Your instructions. Repeat the items word for word, starting at the line that contains "What is the distance from the camera's" and continuing through the end of the items, with both ends included.

Dataset entries
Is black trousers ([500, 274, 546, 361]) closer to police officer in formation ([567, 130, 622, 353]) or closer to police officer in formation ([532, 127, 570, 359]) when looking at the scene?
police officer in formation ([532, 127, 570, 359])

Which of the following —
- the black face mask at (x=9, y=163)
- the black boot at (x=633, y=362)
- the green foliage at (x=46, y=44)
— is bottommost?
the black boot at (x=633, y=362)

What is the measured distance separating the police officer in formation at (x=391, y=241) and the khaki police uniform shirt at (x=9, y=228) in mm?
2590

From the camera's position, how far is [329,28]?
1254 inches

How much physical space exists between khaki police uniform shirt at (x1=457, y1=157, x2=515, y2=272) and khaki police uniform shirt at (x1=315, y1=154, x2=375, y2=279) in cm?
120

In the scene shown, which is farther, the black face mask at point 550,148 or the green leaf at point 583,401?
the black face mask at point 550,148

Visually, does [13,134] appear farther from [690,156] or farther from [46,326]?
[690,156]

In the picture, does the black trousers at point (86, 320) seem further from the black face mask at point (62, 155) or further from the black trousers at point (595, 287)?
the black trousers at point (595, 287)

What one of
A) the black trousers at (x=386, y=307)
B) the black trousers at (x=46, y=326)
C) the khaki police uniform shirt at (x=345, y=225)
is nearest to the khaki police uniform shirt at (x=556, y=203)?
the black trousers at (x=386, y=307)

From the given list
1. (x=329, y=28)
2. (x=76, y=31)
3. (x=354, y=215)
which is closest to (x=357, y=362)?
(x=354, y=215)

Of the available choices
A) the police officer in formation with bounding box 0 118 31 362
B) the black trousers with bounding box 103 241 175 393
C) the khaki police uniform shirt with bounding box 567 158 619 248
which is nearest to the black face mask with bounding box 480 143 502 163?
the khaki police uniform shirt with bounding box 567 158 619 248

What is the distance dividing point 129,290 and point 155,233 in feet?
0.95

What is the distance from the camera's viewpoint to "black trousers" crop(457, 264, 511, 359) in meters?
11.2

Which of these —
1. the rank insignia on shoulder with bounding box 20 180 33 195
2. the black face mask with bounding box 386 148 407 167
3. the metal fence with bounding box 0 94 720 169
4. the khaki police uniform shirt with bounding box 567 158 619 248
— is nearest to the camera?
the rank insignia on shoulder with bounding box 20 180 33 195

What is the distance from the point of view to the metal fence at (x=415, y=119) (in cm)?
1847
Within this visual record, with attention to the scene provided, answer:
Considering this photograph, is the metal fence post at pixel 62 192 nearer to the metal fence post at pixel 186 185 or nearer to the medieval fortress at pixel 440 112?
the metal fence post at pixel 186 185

Solution to this exercise.
What is the distance from the camera's viewpoint to "black trousers" crop(457, 264, 511, 359) in meters?
11.2

Which of these —
1. the rank insignia on shoulder with bounding box 20 180 33 195
2. the black face mask with bounding box 386 148 407 167
3. the metal fence with bounding box 0 94 720 169
4. the khaki police uniform shirt with bounding box 567 158 619 248
— is nearest to the camera?
the rank insignia on shoulder with bounding box 20 180 33 195

What is the distance from the point of view to the metal fence at (x=415, y=119) (in cm)?
1847
Within this visual record, with attention to the scene provided, answer:
Considering this photograph, is the metal fence post at pixel 62 192 nearer to the metal fence post at pixel 186 185 or nearer to the medieval fortress at pixel 440 112?
the metal fence post at pixel 186 185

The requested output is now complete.